Last month we looked at finding your business purpose, establishing your values, and defining your vision and mission. As we enter the final quarter, this is the time when we should be setting our strategic compass for the years ahead.
By Guy Whitcroft
An effective strategic plan provides the roadmap to guide an organisation towards its vision for the future. It sets the direction and coordinates teams towards shared goals through a series of prioritised, time-bound objectives and execution plans across key focus areas.
The SWOT analysis – Understanding where you are
The first step is understanding where your business stands today. Conduct a thorough SWOT analysis examining your internal strengths and weaknesses alongside external opportunities and threats. What are your core capabilities and resources? What pain points or bottlenecks impede performance?
Understanding these is key to helping you plot your route to success, so involve your team in this analysis – different points of view will add depth to your findings.
Analysing your competitors – How are they doing?
Perform a competitor analysis too. Study their offerings, positioning, and strategies. Identify their strengths to defend against and weaknesses to capitalise on. Look for gaps in the market and underserved segments. These insights allow you to carve out a unique positioning.
And don’t forget to include those “left field” competitors that could emerge with changes to the market and technology – think about how taxis have been impacted by Uber and apply those lessons to your business. Where could your next competitors come from?
Your three-year strategic plan – The central pillar
With clarity on your current position, craft a three-year strategic plan. This timeframe for your strategic plan provides a balance between short-term agility and long-term vision. It allows you to set ambitious yet achievable goals and provides a roadmap for growth and successfully achieving these goals.
Having done the background work and having clarity on who and why you are, where you are, and what your competitors are doing, think about your BHAG – your Big Hairy Audacious Goal. This is the focus point and rallying call for the next few years that will move you strongly towards your ambitious vision.
Break your BHAG down into more manageable chunks – OMGs, or Overarching Medium-Term Goals – by taking your BHAG and looking at the big annual goals that you’ll need to reach to achieve the BHAG. Think of them as the main way points on the route to your overall goal.

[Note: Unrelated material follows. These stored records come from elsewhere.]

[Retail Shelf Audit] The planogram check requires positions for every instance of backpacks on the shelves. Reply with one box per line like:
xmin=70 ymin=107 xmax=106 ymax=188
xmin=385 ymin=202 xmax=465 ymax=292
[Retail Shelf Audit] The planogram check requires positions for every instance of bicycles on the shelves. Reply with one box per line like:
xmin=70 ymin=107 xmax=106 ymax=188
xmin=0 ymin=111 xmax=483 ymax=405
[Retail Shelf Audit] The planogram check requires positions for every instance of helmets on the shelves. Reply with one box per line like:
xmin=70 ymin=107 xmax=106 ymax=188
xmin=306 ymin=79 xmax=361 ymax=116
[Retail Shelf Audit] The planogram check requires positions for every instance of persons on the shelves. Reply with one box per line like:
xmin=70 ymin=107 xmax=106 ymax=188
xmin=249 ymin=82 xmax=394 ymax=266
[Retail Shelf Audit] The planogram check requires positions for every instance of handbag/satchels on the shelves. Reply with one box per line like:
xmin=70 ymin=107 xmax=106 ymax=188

Then break it down further, setting up a series of OKRs – your Objectives and Key Results. OKRs act as the bridge between your BHAG/OMGs and the practical steps needed to achieve your audacious goal, and are typically for the year ahead, rather than longer term.
The “O” – Objectives – are qualitative, high-level goals that outline what you intend to accomplish. The “KR” portion – Key Results – are the quantitative, measurable metrics that enable you to track your progress toward those objectives.

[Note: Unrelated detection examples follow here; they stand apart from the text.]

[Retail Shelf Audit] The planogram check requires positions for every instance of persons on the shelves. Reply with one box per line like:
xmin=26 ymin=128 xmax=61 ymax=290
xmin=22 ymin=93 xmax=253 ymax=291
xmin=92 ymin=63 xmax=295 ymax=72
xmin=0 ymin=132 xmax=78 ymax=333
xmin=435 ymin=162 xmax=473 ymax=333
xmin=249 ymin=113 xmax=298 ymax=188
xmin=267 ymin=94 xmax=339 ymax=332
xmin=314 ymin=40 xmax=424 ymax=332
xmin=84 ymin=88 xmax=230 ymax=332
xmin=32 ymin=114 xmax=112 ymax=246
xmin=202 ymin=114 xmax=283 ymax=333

Ensure your OKRs are SMART – Specific, Measurable, Achievable, Relevant and Time-bound – setting clear deadlines and metrics for gauging success. Cascade top-level OKRs down through business units and teams. This alignment will ensure everyone understands how their work ladders up to the big-picture vision.
Once you’ve determined your OKRs, translate these into KPIs – Key Performance Indicators. These realtime metrics offer granular visibility into what’s working versus what’s not. Monitor your KPIs frequently to course correct as needed. They provide the pulse of your strategy execution.

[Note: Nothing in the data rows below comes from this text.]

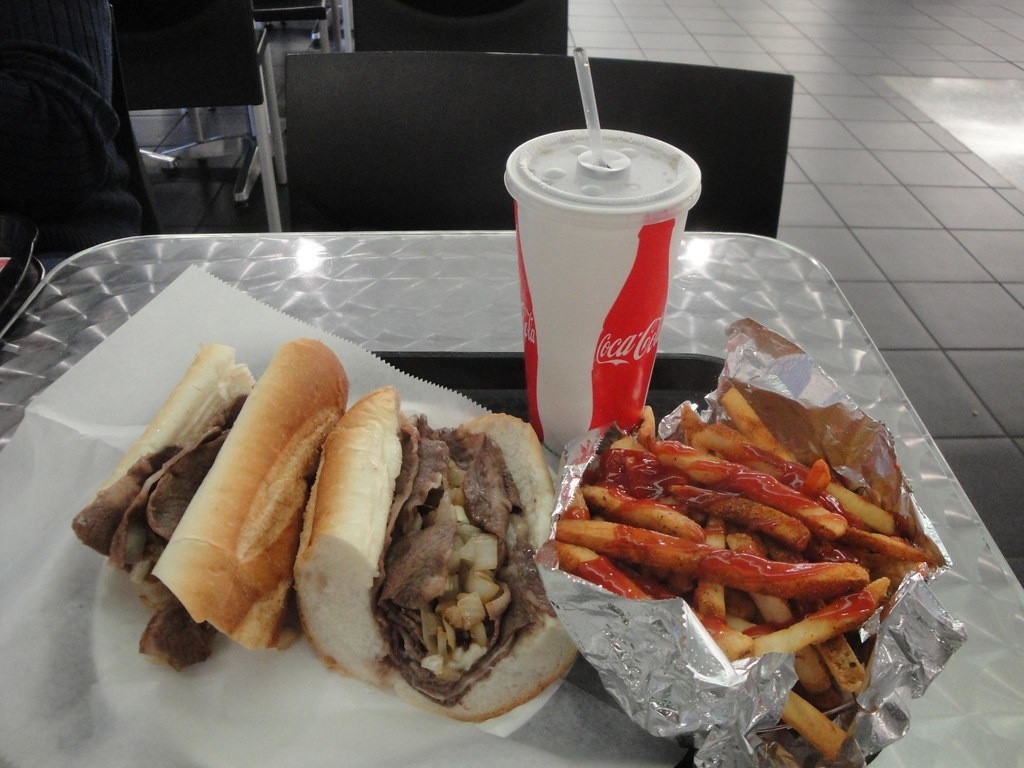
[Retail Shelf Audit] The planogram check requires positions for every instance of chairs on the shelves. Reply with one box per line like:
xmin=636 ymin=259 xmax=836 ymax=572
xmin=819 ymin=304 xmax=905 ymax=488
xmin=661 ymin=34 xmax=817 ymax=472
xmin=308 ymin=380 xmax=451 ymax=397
xmin=106 ymin=0 xmax=795 ymax=243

Getting everyone aligned – The path to success
A key component of a successful strategic planning process is committed buy-in across the organisation. It’s key to involve your team and the board throughout the process. Your team should be working with you at every step to provide input, different viewpoints and help formulate the strategy and its components from a practical perspective, while you’ll involve your board to ensure your overall goals are aligned with their thinking and that of the shareholders.
Towards the end of November, have a formal strategy review with the board and executive team. Discuss how market trends and competitive forces shaped your choices and look for possible gaps or oversights. By early December you should have the strategy approved.
Once approved, share highlights of the three-year plan and coming year’s OKRs with your staff. Contextualise how their day-to-day work maps back to big-picture goals. Frequent communication maintains ongoing alignment.
By mid-December your OKRs and KPIs should be finalised in tracking systems, ready for rollout in January so employees start the new year focused and informed on delivering against top priorities from day one.
Yet a strategy is only effective if properly executed. Avoid analysis paralysis and commit to decisive action on your plans. Empower teams by providing skills training and resources to achieve their OKRs. Continually monitor KPIs and adapt as needed while maintaining focus on your final goal.
Conclusion
The time for planning is now. Hopefully you already have your SWOT and competitor analysis well under way, if not completed. Define your BHAG and hold leadership and board meetings to align around your three-year strategy. During the next month ensure your OKRs and KPIs are defined for the year ahead and set up the appropriate leadership and board meetings to discuss and agree these. Rally your staff around the vision before year-end. The future success of your business depends on the strategic choices you make today. With a focused game plan and commitment to execution, you will be positioned to thrive in the year ahead.